Data extracted from a collection:
#####

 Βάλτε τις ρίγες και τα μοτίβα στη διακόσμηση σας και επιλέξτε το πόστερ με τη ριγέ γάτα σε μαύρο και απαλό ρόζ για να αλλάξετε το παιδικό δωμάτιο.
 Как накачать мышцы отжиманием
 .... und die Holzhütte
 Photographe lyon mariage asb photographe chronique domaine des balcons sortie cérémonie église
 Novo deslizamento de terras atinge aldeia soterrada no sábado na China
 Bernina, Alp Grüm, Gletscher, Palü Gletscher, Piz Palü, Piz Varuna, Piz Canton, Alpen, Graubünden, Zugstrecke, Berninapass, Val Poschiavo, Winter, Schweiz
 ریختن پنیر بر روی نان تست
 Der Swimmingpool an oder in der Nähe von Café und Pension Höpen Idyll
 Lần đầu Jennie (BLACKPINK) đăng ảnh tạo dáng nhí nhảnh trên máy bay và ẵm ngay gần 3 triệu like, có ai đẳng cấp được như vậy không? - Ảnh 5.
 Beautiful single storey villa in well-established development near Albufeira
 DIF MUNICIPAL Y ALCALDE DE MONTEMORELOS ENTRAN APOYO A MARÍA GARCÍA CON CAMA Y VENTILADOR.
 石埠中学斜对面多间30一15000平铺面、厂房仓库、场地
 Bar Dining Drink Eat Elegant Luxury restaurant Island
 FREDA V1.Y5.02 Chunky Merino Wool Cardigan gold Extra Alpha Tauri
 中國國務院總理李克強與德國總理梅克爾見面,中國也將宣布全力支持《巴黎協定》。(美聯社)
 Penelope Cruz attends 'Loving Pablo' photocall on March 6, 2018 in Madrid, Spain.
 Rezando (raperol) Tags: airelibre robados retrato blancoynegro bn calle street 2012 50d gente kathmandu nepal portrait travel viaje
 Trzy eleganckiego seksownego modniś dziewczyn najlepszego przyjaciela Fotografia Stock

#####

Your assignment: Keep only the lines from the one containing "Beautiful single storey" through the final line of the records, and transcribe them exactly.

Expected output:
 Beautiful single storey villa in well-established development near Albufeira
 DIF MUNICIPAL Y ALCALDE DE MONTEMORELOS ENTRAN APOYO A MARÍA GARCÍA CON CAMA Y VENTILADOR.
 石埠中学斜对面多间30一15000平铺面、厂房仓库、场地
 Bar Dining Drink Eat Elegant Luxury restaurant Island
 FREDA V1.Y5.02 Chunky Merino Wool Cardigan gold Extra Alpha Tauri
 中國國務院總理李克強與德國總理梅克爾見面,中國也將宣布全力支持《巴黎協定》。(美聯社)
 Penelope Cruz attends 'Loving Pablo' photocall on March 6, 2018 in Madrid, Spain.
 Rezando (raperol) Tags: airelibre robados retrato blancoynegro bn calle street 2012 50d gente kathmandu nepal portrait travel viaje
 Trzy eleganckiego seksownego modniś dziewczyn najlepszego przyjaciela Fotografia Stock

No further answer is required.